LISTSERV 16.5 - CODE4LIB Archives

On Oct 27, 2014, at 12:38 PM, Bigwood, David wrote:

> Learning UNIX is fine. However, I do think learning SQL might be a better investment. So many of our resources are in databases. Understanding indexing, sorting and relevancy ranking of our databases is also crucial. With linked data being all the rage knowing about sparql endpoints is important. The presentation of the information from databases under our control needs work. Is the information we present actionable or just strings?

Quite likely. I wouldn't teach people SQL (and I've done plenty of pl/sql and t/sql programming) unless:

1. They had data they wanted to use that's already on an SQL server.
2. They had a (read-only) account on that server, so they could actually use it.

If they had to go about setting up a server (even if it's an installable application) and ingesting their data to be able to analyze, you can get frustrated before you even start to see any useful results.

If they have some scenario where they need multiple tables and joins, then sure, teach them SQL ... but over the years, I've had weeks of SQL-related training*, and I don't know that I'd want to make anyone go through all of that if they're just trying to do some simple reports that could be done in other ways. I wouldn't even suggest teaching people about indexing until they've tried doing stuff in SQL and wondered why it's so slow.
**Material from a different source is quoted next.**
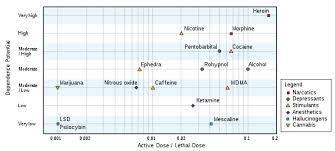 Shroom Tolerance Chart Psilocybin Wikipedia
Likewise, if there were some sort of non-SQL database for them to play with (even an LDAP server) that might have information of use to them, I'd teach them that first ... but I'd likely start w/ unix command line stuff (see below).

> Or maybe I just like those topics better and find the work being done there fascinating?

Quite likely. I still haven't found a reason good reason to wrap my head around sparql ... I guess in part because the stuff I'm dealing with isn't served as linked data.

...

On Oct 27, 2014, at 11:15 AM, Tod Olson wrote:

> There’s also something to be said for the Unix pipeline/filter model of processing. That way of breaking down a task into small steps, wiring little programs to filter the data for each step, building up the solution iteratively, essentially a form of function composition. Immedidately, you can do a lot of powerful one-off or scripting tasks right from the command line. More generally, it’s a very powerful model to have in your head, can transform your thinking.

I 100% agree.

If I were to try to teach "unix" to a group, I'd come up with some scenarios
where command like tools can actually help them, and show them how to automate
things that they'd have to do anyway. (or tried to do, and gave up on).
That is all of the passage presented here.